### EXERCISE DETAILS
Update the records below, changing each occurrence of "camera" to "viewer" and leaving all other text as it is.

### RECORDS PROVIDED
____________________

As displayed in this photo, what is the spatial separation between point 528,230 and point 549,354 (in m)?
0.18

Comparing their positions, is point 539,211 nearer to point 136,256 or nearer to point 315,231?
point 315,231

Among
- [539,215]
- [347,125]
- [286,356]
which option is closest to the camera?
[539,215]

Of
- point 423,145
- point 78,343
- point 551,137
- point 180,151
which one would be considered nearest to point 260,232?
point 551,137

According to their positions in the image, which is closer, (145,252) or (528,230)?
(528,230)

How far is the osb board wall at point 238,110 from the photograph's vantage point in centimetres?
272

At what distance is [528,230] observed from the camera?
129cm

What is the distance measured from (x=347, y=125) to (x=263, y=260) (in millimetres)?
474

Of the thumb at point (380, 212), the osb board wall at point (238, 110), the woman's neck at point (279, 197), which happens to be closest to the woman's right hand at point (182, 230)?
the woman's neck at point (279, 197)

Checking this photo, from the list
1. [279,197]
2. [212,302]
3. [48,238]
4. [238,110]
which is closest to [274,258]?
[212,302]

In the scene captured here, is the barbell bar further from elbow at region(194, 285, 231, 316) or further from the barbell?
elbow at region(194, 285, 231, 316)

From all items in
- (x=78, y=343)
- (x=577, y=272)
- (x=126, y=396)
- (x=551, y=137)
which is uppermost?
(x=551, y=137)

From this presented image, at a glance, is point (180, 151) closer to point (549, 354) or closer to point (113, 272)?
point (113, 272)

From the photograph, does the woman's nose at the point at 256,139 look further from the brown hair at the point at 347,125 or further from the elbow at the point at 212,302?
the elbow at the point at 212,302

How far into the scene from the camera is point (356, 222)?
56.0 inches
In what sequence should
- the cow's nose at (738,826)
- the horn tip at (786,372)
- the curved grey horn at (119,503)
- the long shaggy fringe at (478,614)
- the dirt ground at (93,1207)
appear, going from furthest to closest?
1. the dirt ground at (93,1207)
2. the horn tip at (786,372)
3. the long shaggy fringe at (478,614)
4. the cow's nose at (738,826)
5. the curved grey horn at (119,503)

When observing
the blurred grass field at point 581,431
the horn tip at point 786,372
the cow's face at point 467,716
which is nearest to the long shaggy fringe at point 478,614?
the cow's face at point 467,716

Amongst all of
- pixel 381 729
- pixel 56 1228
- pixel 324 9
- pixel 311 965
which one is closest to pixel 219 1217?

____________________

### EXERCISE ANSWER
As displayed in this photo, what is the spatial separation between point 528,230 and point 549,354 (in m)?
0.18

Comparing their positions, is point 539,211 nearer to point 136,256 or nearer to point 315,231?
point 315,231

Among
- [539,215]
- [347,125]
- [286,356]
which option is closest to the viewer?
[539,215]

Of
- point 423,145
- point 78,343
- point 551,137
- point 180,151
which one would be considered nearest to point 260,232?
point 551,137

According to their positions in the image, which is closer, (145,252) or (528,230)?
(528,230)

How far is the osb board wall at point 238,110 from the photograph's vantage point in centimetres?
272

At what distance is [528,230] observed from the viewer?
129cm

What is the distance measured from (x=347, y=125) to (x=263, y=260) (in millimetres)?
474

Of the thumb at point (380, 212), the osb board wall at point (238, 110), the woman's neck at point (279, 197), which happens to be closest to the woman's right hand at point (182, 230)?
the woman's neck at point (279, 197)

Checking this photo, from the list
1. [279,197]
2. [212,302]
3. [48,238]
4. [238,110]
which is closest to [274,258]?
[212,302]

In the scene captured here, is the barbell bar further from elbow at region(194, 285, 231, 316) or further from the barbell?
elbow at region(194, 285, 231, 316)

From all items in
- (x=78, y=343)
- (x=577, y=272)
- (x=126, y=396)
- (x=551, y=137)
which is uppermost?
(x=551, y=137)

From this presented image, at a glance, is point (180, 151) closer to point (549, 354) or closer to point (113, 272)?
point (113, 272)

From the photograph, does the woman's nose at the point at 256,139 look further from the brown hair at the point at 347,125 or further from the elbow at the point at 212,302?
the elbow at the point at 212,302

How far into the scene from the viewer is point (356, 222)?
56.0 inches
In what sequence should
- the cow's nose at (738,826)
- the horn tip at (786,372)
- the curved grey horn at (119,503)
- the long shaggy fringe at (478,614)
- the dirt ground at (93,1207)
appear, going from furthest to closest?
1. the dirt ground at (93,1207)
2. the horn tip at (786,372)
3. the long shaggy fringe at (478,614)
4. the cow's nose at (738,826)
5. the curved grey horn at (119,503)

When observing
the blurred grass field at point 581,431
the horn tip at point 786,372
the cow's face at point 467,716
which is nearest to the long shaggy fringe at point 478,614?
the cow's face at point 467,716

Amongst all of
- pixel 381 729
- pixel 56 1228
- pixel 324 9
- pixel 311 965
which one is closest to pixel 219 1217?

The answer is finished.